In the Media


Less is more.

From Holistic Living Magazine

These statistics may leave you shaking in the shoes you just charged on your credit card. Over 1 million Americans filed for bankruptcy in 1996. Consumers now owe a record 19 percent of their disposable incomes, not including mortgage or home equity loans. . . . Americans are among the wealthiest in the world, yet save only 4.8 percent of our incomes, the lowest percentage of any industrialized nation and less than half our average rate during the period from 1950 to 1980.

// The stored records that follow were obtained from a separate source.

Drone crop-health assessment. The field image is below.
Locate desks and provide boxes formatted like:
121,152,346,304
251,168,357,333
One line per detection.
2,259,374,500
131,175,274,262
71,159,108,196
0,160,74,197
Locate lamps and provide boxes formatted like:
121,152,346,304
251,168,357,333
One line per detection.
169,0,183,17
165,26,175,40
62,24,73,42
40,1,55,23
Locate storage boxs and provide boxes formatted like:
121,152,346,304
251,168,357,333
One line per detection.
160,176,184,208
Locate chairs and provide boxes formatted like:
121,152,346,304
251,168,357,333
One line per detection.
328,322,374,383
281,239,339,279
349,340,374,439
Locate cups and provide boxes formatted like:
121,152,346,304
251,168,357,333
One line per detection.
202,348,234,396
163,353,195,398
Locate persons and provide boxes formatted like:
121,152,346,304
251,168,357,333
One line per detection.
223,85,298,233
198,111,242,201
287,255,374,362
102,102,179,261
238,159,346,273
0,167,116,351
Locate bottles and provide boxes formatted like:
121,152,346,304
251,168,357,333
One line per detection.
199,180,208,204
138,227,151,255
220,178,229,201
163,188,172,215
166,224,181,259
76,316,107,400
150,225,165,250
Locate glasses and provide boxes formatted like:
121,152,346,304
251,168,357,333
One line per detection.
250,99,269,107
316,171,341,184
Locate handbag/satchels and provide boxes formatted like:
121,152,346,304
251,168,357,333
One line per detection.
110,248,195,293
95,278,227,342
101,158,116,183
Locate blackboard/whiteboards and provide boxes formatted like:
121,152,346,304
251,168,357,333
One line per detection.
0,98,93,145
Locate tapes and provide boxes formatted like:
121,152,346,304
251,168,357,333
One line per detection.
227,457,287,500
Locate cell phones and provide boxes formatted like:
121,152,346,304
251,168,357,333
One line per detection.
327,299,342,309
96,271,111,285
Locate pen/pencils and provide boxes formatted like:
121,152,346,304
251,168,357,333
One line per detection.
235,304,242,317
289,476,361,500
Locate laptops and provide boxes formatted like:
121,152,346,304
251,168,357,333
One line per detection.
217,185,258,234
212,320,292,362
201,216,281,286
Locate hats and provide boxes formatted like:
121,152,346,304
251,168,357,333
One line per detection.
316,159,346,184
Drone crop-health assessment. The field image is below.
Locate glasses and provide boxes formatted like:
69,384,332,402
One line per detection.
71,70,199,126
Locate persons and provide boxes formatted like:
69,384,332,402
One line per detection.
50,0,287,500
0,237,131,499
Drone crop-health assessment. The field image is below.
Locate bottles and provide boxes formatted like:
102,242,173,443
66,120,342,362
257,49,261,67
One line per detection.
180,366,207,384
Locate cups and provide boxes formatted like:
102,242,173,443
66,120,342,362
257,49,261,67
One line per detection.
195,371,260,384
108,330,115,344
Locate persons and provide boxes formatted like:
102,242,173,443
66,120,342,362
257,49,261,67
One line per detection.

However, there is a movement afoot that has enabled people not only to pay off their debt and begin saving, but that has also helped them start living lives they had only dreamed about before. Known as voluntary simplicity, the movement takes its name from the title of a book by Duane Elgin first published in 1981, though the term was coined by Richard Gregg, an admirer of Ghandi who defined it in a 1936 article as "singleness of purpose, sincerity, and honesty within" as well as the avoidance of "possessions irrelevant to the chief purpose of life." These twin principles of integrity and frugality form the basis of the movement, and across the country individuals are coming together in "simplicity circles" and "money groups" to discover what they truly value in life and to examine how they can streamline their lives in service of what they really care about.

Tyler Watson, who is starting a simplicity circle in Cherry Hill, New Jersey, first read an article on the voluntary simplicity movement in a Wilmington, Delaware newspaper and started subscribing to Simple Living Journal, a quarterly newsletter Janet Luhrs started publishing five years ago in Seattle, Washington as a compendium of the movement that features stories of "real people making real changes that are really working." Like Mayer, Watson had always felt a sense of responsibility toward the environment. "Reading the article was enough," he said. "The movement and its ideas were already in the flow of where I was. . . . Concepts such as 'less is more' are ones I had been contemplating for years. I grew up on a farm . . . so I have been familiar with simplicity most of my life."